Eric Lang
Eric Lang

Eric Lang, an assistant professor in the Department of Nuclear Engineering at UNM, is the beneficiary of a Nuclear Regulatory Commission (NRC) program to encourage his professional development as a faculty member.

The NRC Distinguished Faculty Advancement Program provides support to enable newer pre-tenured faculty to enhance their careers as professors and researchers in the university department where they are employed. Lang will receive $600,000 from the program to be used for his research and professional development. In addition, UNM is providing $100,000 in matching funds.

Hank Lee, chair of the Department of Nuclear Engineering, is the principal investigator of this project and will help oversee Lang’s development, working alongside the existing faculty mentoring groups in the department.

“Eric is clearly a rising star with a bright future ahead of him,” Lee said.

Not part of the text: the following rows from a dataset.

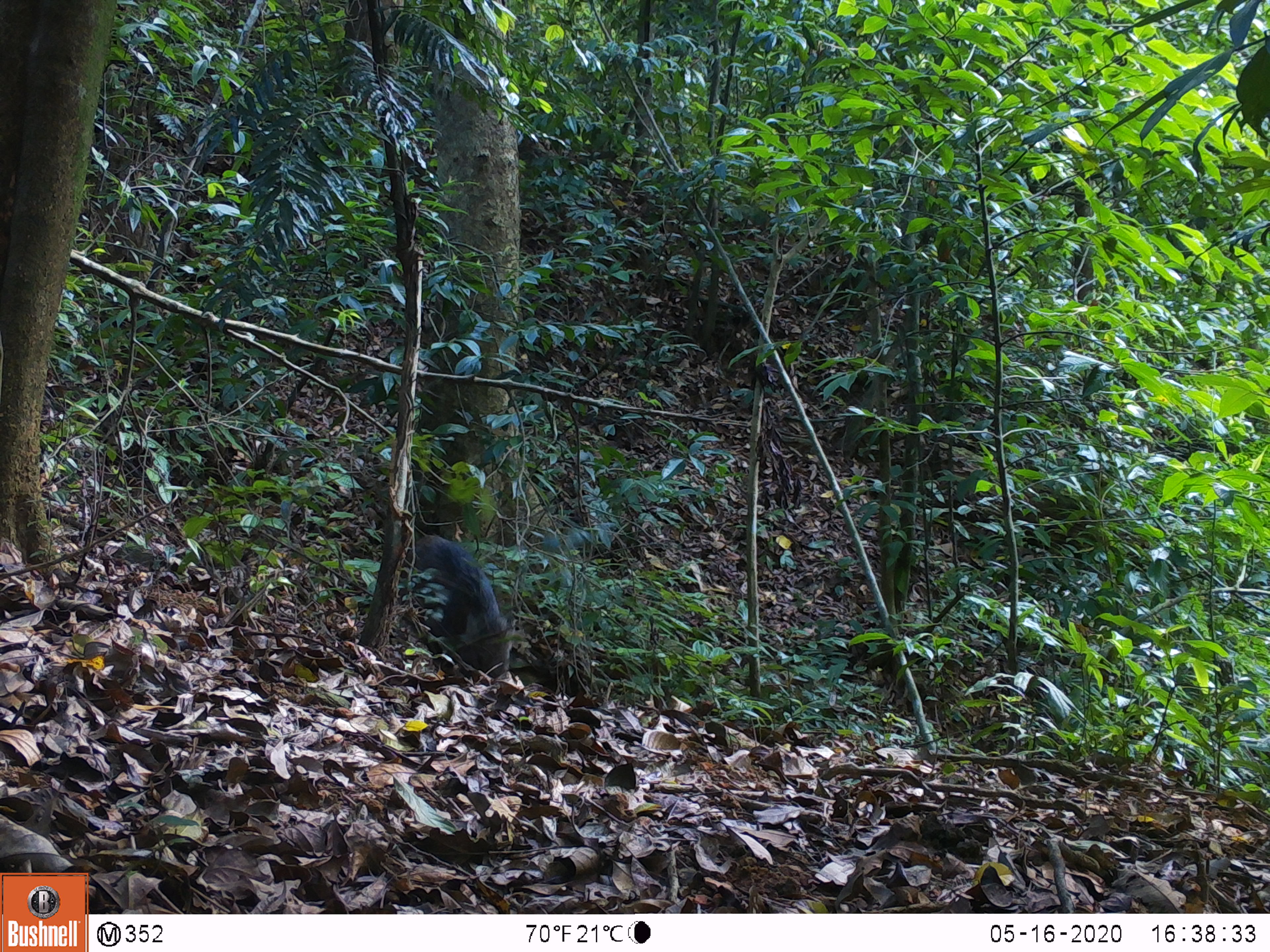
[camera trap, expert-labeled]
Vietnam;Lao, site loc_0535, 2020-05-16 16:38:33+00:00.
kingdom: Animalia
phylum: Chordata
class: Mammalia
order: Artiodactyla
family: Suidae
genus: Sus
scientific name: Sus scrofa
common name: eurasian wild pig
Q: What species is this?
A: Eurasian wild pig (Sus scrofa).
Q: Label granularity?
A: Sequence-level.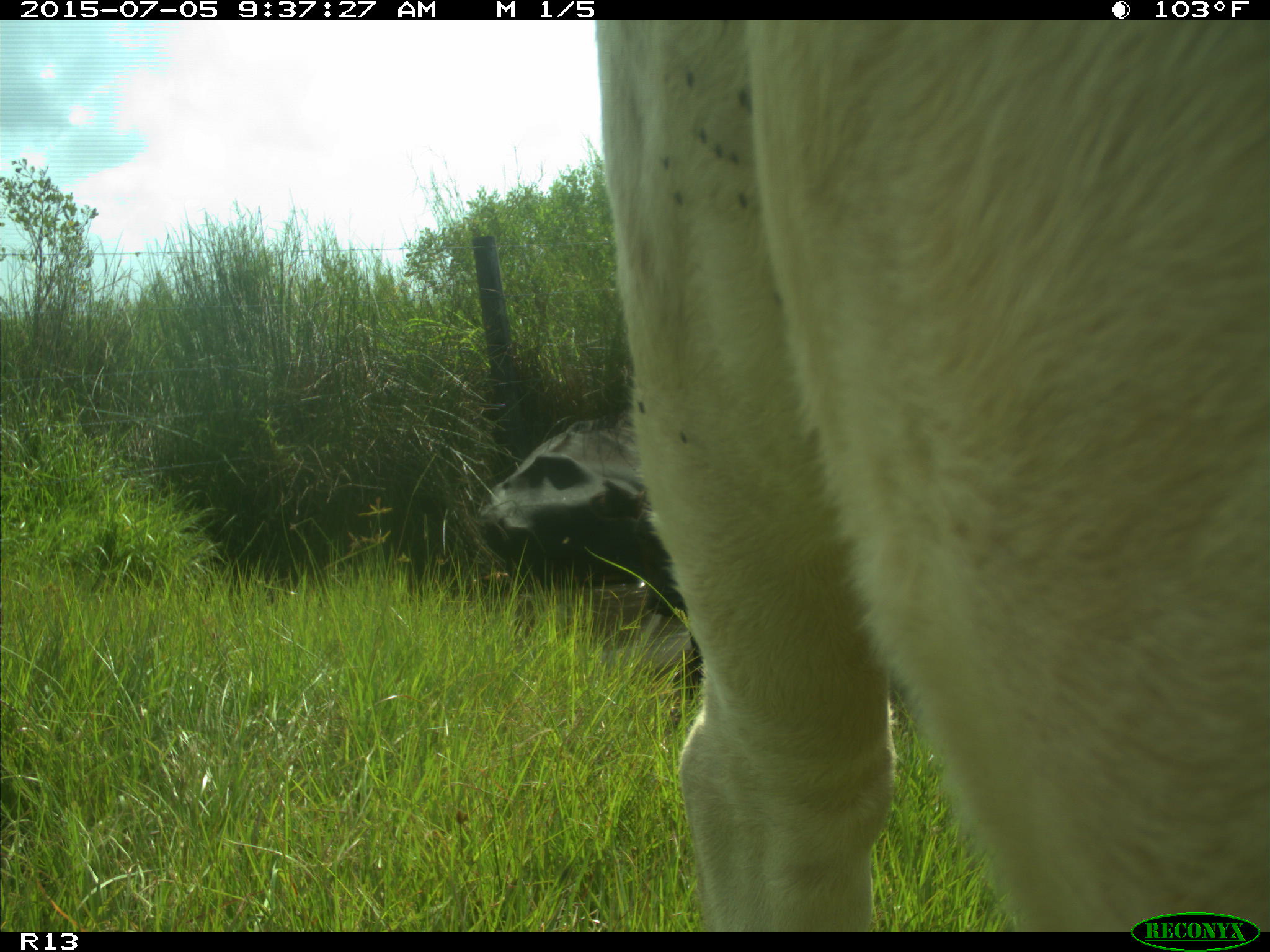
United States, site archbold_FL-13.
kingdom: Animalia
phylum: Chordata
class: Mammalia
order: Artiodactyla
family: Bovidae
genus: Bos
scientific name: Bos taurus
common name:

The NRC Distinguished Faculty Advancement Program provides funding to support faculty advancement in nuclear science, engineering, technology, health physics, nuclear fusion (fusion energy research) and related disciplines to develop a workforce capable of supporting the design, construction, operation and regulation of nuclear facilities, as well as the safe handling of nuclear materials. The program seeks to attract and retain highly qualified individuals early in their academic teaching careers.

“This award is a great opportunity to expand the nuclear engineering research and education opportunities at UNM. It is an honor UNM was selected for the award,” Lang said.

Lang joined UNM in Fall 2022 after spending time at Sandia National Laboratories as a postdoctoral researcher. This summer, he became the lead on two U.S. Department of Energy Nuclear Energy University Programs totaling more than $1 million: one project that will investigate the use of yttrium hydride to slow down neutrons in microreactors, and the other to procure and install equipment in the existing hot cell of the UNM nuclear reactor.

Lang’s research interests are on interrogating materials under extreme environments with a focus on utilizing ion beam irradiation and small-scale mechanical testing to understand material performance for the development of next-generation nuclear reactors, with an emphasis on fusion reactor materials. His experimental research will explore advanced materials to study radiation tolerance with an emphasis on in situ material evaluation and advanced characterization to decipher the fundamental irradiation-induced mechanisms dictating material performance.